■ What you are asked to do
Let the answer be the lines from the one with "Ufficio 87 Casual Pants" to the end of the entries, copied exactly with both boundary lines kept.

■ Working data
- Opening Delimiter -
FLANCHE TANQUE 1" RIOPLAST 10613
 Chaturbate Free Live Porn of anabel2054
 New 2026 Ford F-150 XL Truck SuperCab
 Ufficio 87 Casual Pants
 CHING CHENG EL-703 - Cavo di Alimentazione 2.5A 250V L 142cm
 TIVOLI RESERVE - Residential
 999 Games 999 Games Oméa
- Closing Delimiter -
■ Output of the exercise
 Ufficio 87 Casual Pants
 CHING CHENG EL-703 - Cavo di Alimentazione 2.5A 250V L 142cm
 TIVOLI RESERVE - Residential
 999 Games 999 Games Oméa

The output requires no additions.